* [Brief]: Return the listing below word for word, with every line unchanged from start to finish.

--- Start of Materials provided ---

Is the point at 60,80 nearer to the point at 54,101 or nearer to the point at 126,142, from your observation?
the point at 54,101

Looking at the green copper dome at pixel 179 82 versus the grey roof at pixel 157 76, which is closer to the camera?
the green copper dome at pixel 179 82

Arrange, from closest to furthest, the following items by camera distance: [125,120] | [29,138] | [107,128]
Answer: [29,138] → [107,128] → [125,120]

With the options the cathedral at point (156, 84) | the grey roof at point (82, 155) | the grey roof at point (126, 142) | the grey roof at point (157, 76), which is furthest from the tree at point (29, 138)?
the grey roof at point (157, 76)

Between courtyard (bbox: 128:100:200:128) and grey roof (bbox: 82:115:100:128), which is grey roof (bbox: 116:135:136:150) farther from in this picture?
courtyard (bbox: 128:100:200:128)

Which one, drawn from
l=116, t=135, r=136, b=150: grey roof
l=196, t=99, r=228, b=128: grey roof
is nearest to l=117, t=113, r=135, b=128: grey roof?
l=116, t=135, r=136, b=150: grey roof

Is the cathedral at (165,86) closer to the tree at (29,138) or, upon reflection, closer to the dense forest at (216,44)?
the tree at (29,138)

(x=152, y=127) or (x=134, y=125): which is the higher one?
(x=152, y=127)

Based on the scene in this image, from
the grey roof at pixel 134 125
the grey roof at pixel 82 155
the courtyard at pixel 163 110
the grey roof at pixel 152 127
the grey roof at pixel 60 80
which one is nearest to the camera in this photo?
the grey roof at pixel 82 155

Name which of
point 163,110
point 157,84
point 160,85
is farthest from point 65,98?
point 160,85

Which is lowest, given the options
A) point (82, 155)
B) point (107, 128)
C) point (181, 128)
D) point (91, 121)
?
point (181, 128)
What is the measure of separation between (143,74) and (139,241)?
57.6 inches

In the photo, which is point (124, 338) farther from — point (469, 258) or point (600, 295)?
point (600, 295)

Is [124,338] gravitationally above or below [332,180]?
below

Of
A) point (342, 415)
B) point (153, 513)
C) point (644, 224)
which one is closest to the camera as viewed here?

--- End of Materials provided ---

* [Final result]:
Is the point at 60,80 nearer to the point at 54,101 or nearer to the point at 126,142, from your observation?
the point at 54,101

Looking at the green copper dome at pixel 179 82 versus the grey roof at pixel 157 76, which is closer to the camera?
the green copper dome at pixel 179 82

Arrange, from closest to furthest, the following items by camera distance: [125,120] | [29,138] | [107,128]
Answer: [29,138] → [107,128] → [125,120]

With the options the cathedral at point (156, 84) | the grey roof at point (82, 155) | the grey roof at point (126, 142) | the grey roof at point (157, 76), which is furthest from the tree at point (29, 138)?
the grey roof at point (157, 76)

Between courtyard (bbox: 128:100:200:128) and grey roof (bbox: 82:115:100:128), which is grey roof (bbox: 116:135:136:150) farther from in this picture?
courtyard (bbox: 128:100:200:128)

Which one, drawn from
l=116, t=135, r=136, b=150: grey roof
l=196, t=99, r=228, b=128: grey roof
is nearest to l=117, t=113, r=135, b=128: grey roof?
l=116, t=135, r=136, b=150: grey roof

Is the cathedral at (165,86) closer to the tree at (29,138) or, upon reflection, closer to the dense forest at (216,44)?
the tree at (29,138)

(x=152, y=127) or (x=134, y=125): which is the higher one?
(x=152, y=127)

Based on the scene in this image, from
the grey roof at pixel 134 125
the grey roof at pixel 82 155
the courtyard at pixel 163 110
the grey roof at pixel 152 127
the grey roof at pixel 60 80
which one is nearest to the camera in this photo?
the grey roof at pixel 82 155

Name which of
point 163,110
point 157,84
point 160,85
is farthest from point 65,98?
point 160,85

Which is lowest, given the options
A) point (82, 155)
B) point (107, 128)
C) point (181, 128)
D) point (91, 121)
?
point (181, 128)
What is the measure of separation between (143,74) and (139,241)?
57.6 inches

In the photo, which is point (124, 338) farther from — point (469, 258) or point (600, 295)?
point (600, 295)

Is [124,338] gravitationally above or below [332,180]?
below

Of
A) point (342, 415)
B) point (153, 513)
C) point (644, 224)
which one is closest to the camera as viewed here?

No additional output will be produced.